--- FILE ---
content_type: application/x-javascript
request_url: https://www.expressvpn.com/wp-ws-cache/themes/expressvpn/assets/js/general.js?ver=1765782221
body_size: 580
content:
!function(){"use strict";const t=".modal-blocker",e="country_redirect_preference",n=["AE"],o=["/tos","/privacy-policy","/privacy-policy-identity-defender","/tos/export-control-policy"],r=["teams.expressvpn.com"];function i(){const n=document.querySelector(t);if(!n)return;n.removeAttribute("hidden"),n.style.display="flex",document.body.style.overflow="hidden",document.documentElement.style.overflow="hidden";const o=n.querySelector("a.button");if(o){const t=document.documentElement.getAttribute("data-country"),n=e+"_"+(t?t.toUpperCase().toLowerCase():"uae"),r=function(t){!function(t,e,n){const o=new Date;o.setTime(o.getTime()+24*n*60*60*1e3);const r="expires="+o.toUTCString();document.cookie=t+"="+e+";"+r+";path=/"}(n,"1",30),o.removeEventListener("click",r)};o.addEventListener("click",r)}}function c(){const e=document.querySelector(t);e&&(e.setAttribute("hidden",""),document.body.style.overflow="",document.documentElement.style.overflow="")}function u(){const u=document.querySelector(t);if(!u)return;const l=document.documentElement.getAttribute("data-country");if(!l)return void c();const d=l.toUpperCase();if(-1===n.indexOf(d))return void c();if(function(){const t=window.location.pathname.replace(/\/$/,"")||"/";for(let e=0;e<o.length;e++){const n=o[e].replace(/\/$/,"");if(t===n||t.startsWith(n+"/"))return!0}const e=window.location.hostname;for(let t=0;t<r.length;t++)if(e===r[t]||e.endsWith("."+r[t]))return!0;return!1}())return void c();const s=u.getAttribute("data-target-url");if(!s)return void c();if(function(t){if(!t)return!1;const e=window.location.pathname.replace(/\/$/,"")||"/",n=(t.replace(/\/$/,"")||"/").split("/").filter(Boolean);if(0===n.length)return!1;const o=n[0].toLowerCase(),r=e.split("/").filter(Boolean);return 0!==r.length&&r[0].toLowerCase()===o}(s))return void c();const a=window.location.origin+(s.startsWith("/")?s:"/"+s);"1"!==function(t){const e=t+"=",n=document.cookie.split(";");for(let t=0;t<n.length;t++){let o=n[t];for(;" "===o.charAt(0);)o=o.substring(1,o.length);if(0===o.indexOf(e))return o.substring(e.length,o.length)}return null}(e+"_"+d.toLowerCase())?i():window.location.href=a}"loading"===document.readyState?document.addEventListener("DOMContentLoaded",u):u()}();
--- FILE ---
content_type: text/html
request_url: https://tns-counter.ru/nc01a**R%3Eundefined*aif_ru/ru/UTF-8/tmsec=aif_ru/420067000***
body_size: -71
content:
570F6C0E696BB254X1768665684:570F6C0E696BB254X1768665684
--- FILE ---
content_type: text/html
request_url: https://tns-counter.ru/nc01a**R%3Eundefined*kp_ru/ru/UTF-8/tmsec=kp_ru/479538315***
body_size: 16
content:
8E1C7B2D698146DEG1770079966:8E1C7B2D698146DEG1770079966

§ YOUR TASK: Give back the entries above precisely as they appear.

§ YOUR SOLUTION:
--- FILE ---
content_type: application/x-javascript
request_url: https://www.expressvpn.com/wp-ws-cache/themes/expressvpn/assets/js/general.js?ver=1765782221
body_size: 580
content:
!function(){"use strict";const t=".modal-blocker",e="country_redirect_preference",n=["AE"],o=["/tos","/privacy-policy","/privacy-policy-identity-defender","/tos/export-control-policy"],r=["teams.expressvpn.com"];function i(){const n=document.querySelector(t);if(!n)return;n.removeAttribute("hidden"),n.style.display="flex",document.body.style.overflow="hidden",document.documentElement.style.overflow="hidden";const o=n.querySelector("a.button");if(o){const t=document.documentElement.getAttribute("data-country"),n=e+"_"+(t?t.toUpperCase().toLowerCase():"uae"),r=function(t){!function(t,e,n){const o=new Date;o.setTime(o.getTime()+24*n*60*60*1e3);const r="expires="+o.toUTCString();document.cookie=t+"="+e+";"+r+";path=/"}(n,"1",30),o.removeEventListener("click",r)};o.addEventListener("click",r)}}function c(){const e=document.querySelector(t);e&&(e.setAttribute("hidden",""),document.body.style.overflow="",document.documentElement.style.overflow="")}function u(){const u=document.querySelector(t);if(!u)return;const l=document.documentElement.getAttribute("data-country");if(!l)return void c();const d=l.toUpperCase();if(-1===n.indexOf(d))return void c();if(function(){const t=window.location.pathname.replace(/\/$/,"")||"/";for(let e=0;e<o.length;e++){const n=o[e].replace(/\/$/,"");if(t===n||t.startsWith(n+"/"))return!0}const e=window.location.hostname;for(let t=0;t<r.length;t++)if(e===r[t]||e.endsWith("."+r[t]))return!0;return!1}())return void c();const s=u.getAttribute("data-target-url");if(!s)return void c();if(function(t){if(!t)return!1;const e=window.location.pathname.replace(/\/$/,"")||"/",n=(t.replace(/\/$/,"")||"/").split("/").filter(Boolean);if(0===n.length)return!1;const o=n[0].toLowerCase(),r=e.split("/").filter(Boolean);return 0!==r.length&&r[0].toLowerCase()===o}(s))return void c();const a=window.location.origin+(s.startsWith("/")?s:"/"+s);"1"!==function(t){const e=t+"=",n=document.cookie.split(";");for(let t=0;t<n.length;t++){let o=n[t];for(;" "===o.charAt(0);)o=o.substring(1,o.length);if(0===o.indexOf(e))return o.substring(e.length,o.length)}return null}(e+"_"+d.toLowerCase())?i():window.location.href=a}"loading"===document.readyState?document.addEventListener("DOMContentLoaded",u):u()}();
--- FILE ---
content_type: text/html
request_url: https://tns-counter.ru/nc01a**R%3Eundefined*aif_ru/ru/UTF-8/tmsec=aif_ru/420067000***
body_size: -71
content:
570F6C0E696BB254X1768665684:570F6C0E696BB254X1768665684
--- FILE ---
content_type: text/html
request_url: https://tns-counter.ru/nc01a**R%3Eundefined*kp_ru/ru/UTF-8/tmsec=kp_ru/479538315***
body_size: 16
content:
8E1C7B2D698146DEG1770079966:8E1C7B2D698146DEG1770079966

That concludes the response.